Le dernier chapitre est intitulé: De la création d’Israël à la montée des communautarismes (1948-2009). « Toute la gauche française défend la cause sioniste. Témoignage chrétien est le seul à rappeler l’existence des Palestiniens et leurs revendications…Avec la guerre des Six jJours les choses commencent à changer »

L’auteur mentionne les statistiques sur les actes d’antisémitisme, « liés à la situation au Moyen-Orient jusqu’au début 2003, puis apparaissant davantage liés à la crise des banlieues ». « Dans cette vision d’une France envahie par l’antisémitisme, …Taguieff et Finkielkraut n’ont pas de mots suffisamment durs pour la gauche d’où viendrait tout le mal…Pour eux et de nombreux responsables de la communauté juive, toute interrogation, non sur le droit d’Israël à l’existence…mais sur sa politique, est considérée comme une agression antisémite inadmissible…Certains intellectuels juifs refusent cet enfermement identitaire…Le procès en antisémitisme ne semble pas fondé. »

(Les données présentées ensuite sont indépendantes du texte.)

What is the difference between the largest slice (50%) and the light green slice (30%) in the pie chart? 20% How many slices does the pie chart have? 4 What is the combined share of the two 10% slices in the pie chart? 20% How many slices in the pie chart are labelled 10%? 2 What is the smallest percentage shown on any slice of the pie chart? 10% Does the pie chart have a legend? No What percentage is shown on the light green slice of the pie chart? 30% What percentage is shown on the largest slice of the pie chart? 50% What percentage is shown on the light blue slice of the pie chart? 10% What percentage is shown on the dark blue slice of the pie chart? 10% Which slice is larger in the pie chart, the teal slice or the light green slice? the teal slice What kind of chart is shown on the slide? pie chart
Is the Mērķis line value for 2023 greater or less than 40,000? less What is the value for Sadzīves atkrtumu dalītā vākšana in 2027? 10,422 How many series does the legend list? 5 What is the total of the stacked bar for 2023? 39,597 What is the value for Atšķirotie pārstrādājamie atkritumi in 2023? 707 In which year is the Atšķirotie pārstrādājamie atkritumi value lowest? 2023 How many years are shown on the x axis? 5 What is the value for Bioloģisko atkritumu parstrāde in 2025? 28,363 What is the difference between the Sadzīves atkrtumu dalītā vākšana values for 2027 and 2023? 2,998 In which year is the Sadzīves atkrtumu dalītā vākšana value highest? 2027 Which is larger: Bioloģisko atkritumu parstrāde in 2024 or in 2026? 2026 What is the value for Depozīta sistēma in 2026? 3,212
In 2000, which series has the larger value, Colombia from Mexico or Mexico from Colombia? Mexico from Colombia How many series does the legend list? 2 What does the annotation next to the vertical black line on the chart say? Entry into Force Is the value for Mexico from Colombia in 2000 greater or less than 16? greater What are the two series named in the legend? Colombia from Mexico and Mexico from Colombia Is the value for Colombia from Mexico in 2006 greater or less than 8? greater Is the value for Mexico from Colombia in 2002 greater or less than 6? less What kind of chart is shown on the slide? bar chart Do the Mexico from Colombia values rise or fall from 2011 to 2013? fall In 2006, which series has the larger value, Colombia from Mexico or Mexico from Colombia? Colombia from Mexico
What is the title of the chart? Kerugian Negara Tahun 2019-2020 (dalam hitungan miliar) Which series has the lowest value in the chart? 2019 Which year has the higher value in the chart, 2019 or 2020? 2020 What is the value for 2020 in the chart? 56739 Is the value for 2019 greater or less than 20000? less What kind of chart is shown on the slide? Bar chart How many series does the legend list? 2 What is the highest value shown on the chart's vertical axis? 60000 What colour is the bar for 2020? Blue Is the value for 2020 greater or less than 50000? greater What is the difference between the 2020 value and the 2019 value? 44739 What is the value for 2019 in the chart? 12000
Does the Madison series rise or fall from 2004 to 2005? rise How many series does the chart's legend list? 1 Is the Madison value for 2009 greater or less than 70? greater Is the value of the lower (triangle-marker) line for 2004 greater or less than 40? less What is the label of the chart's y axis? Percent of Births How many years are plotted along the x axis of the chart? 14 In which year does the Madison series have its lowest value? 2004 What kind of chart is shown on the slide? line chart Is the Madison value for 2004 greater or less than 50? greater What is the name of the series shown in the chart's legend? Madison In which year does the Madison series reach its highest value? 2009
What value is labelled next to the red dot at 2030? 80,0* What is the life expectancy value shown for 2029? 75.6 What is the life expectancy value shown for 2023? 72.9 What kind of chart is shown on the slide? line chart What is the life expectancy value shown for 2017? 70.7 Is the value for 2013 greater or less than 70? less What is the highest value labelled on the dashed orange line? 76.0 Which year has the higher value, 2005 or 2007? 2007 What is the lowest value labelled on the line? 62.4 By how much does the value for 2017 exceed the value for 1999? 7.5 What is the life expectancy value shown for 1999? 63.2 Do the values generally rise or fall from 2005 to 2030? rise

Après avoir évoqué la conférence de Durban (2001), l’affaire Siné (2008) et la position d’Alain Badiou, pour qui « l’antisionisme radical est plus fidèle à l’universalisme du judaïsme que la défense d’Israël », l’auteur analyse cinq formes d’antisémitisme à gauche, et estime que « les craintes ressenties actuellement par de nombreux Juifs doivent être entendues par la gauche »et que « la gauche doit en tenir compte ».

Cet ouvrage est l’ouvrage d’un historien et un ouvrage de référence indispensable. Si je fais quelques réserves ce sera sur sa conclusion : j’estime, et je ne suis pas la seule, qu’à force de redouter l’antisémitisme (et d’omettre l’islamophobie) nous faisons le jeu des sionistes et des gouvernements d’Israël, de ceux qui se disent de gauche comme de ceux de droite. C’est une manipulation analogue à celle de la récupération de la shoah.